Sunday, March 28, 2010

AFI was motherfucking amazing :D jamie and i got so close to the front omg and i sang along to EVERY SINGLE WORD. davey looked hot as usual :) and that fucker said he got a kiss from anthony green before he came onstage!! lucky fuck. poor jamie got punched in the head though :/ i ended up losing my voice but it was so worth it. best AFI show i've been to. the other bands were pretty awesome too. As Blood Runs Black was crazy and five minutes into their first song a fight broke out. they also did the wall of death :) Molotov Solution and Impending Doom were sick as hell too. Chiodos new singer is alright, they opened with my favorite song so that was nice. Circa Survive was alright but Anthony Green is a little too spacey for my liking. "The sun and the moon are both up, it's a battle and in 8 hours it will all happen again" umm lay off the weed Anthony. We ran into Kevin Conner and Josh, they were so much fun to hang out with. We also met some DJ named Pessimist and his friend who was a complete asshole. ANDDDDDDDD Mitch Lucker from Suicide Silence was there and Jamie got a picture with him. Overall, Bamboozle was super super fun and I'm very glad I went.
it sucks im still sick though.
and i havent seen c in forever :/
buttt my daddys gonna take me to the courthouse today to practice driving :D

Saturday, March 27, 2010

AFI today bitches!
i dont give a fuck if im still sick imma be so happy tonight :D
if you arent going to bamboozle youre missing out
<333

Friday, March 26, 2010

i feel like im not getting any better, just sicker :/

Thursday, March 25, 2010

i'm so fucking sick
and i need to be better by saturday dammit

Tuesday, March 23, 2010

there is too much drama going on

Sunday, March 21, 2010

overall, last night was fun.
way too tired to go into detail
got to c's house at 6 15 and was passed out at 630
woke up at 11 then 12 then 1 then 2 then 3
and now imma take a nap again
then work on bio homework
and sleep some more

Saturday, March 20, 2010

and just like that

it seemed like everything became good again
c actually approached me last night and gave me a hug and thanked me for buying his ticket
lauren is going too now and i'm excited for that
kinda nervous for tonight though
eek

Wednesday, March 17, 2010

lauren talked to victoria and settled that. but for some reason aaron still hates me. and cody isn't talking to me.

> [EXERCISE DATA]
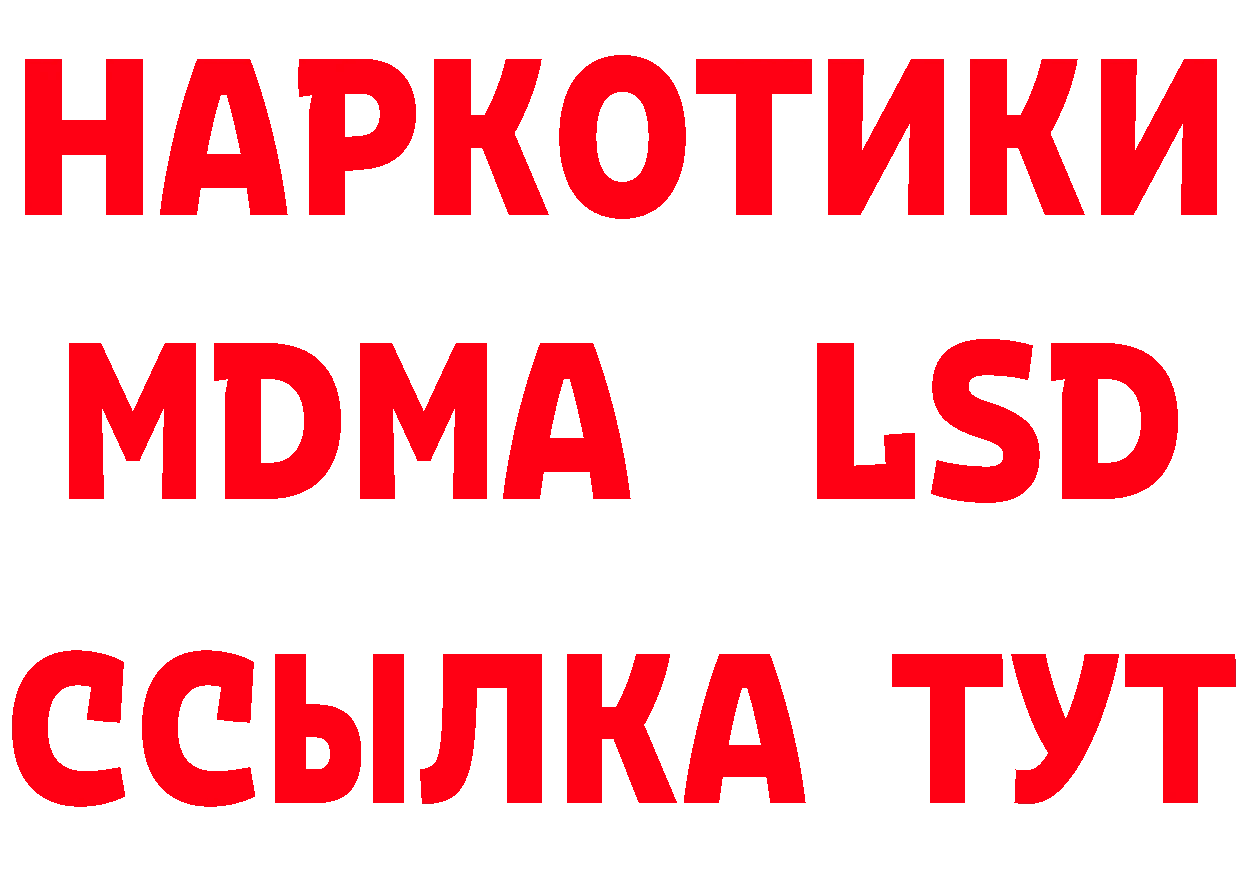 НАРКОТИКИ
MDMA LSD
ССЫЛКА ТУТ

> [TASK SET]
1) Say whether each statement agrees with the blog entries, answering yes or no and quoting the deciding words. (a) Jamie got a picture with Mitch Lucker. (b) Chiodos opened with the writer's favorite song. (c) The writer found Anthony Green's spaciness appealing.
2) Write the next part of the blog entries, picking up after their final sentence.
The data are not needed for what follows.

> [ANSWERS BY ITEM NUMBER]
1)
(a) Yes: "Jamie got a picture with him."
(b) Yes: "they opened with my favorite song."
(c) No: "Anthony Green is a little too spacey for my liking."

2)
:/

Tuesday, March 16, 2010

i passed my mothafuckin driving test!
:D

making progress

talked with lauren and cleared things up with her. thank god. i was scared i was going to lose her as a friend right when i started becoming close with her.
aaron still hates me but he's stubborn. i just dont know why he's blaming me for everything.
hopefully everything will go back to normal.
before saturday.

Monday, March 15, 2010

there is a bunch of shit going on :/
a lot of pointless drama and its all pointing in one persons direction
a certain someone is trying to make everyone hate me.
good luck

Sunday, March 14, 2010

mall people they just dont know

went to the mall today with bre and jamie. then justin and paul came and we got red robin :)
i got a cute ass shirt and some new nail polish and a tank top to go under the super low cut shirt i ordered from modcloth.
gonna get my AFI tickets right now with daddy. so damn excited.

Saturday, March 13, 2010

aaron did a really good job last night as a dj. the party was pretty fun but by the end of the night i was freezing. didn't talk to chody much. i think we said about twenty words to each other. oh well. he went to lauren's last night and i went home but i'm not worried about anything. even if something happened between him and one of the girls there, i'm not trippin. we toilet papered some bitches house last night it was so much fun haha. i miss victoria :/ don't know what my plans are for tonight but i heard theres a party in fullerton. maybe i'll hang out with chuck if he replies. who knows. my tummy hurts though. permit test on monday and getting my cavities filled on tuesday :( the only thing i'm looking forward to is next saturday. and possibly next friday if freaking eric goes to class haha.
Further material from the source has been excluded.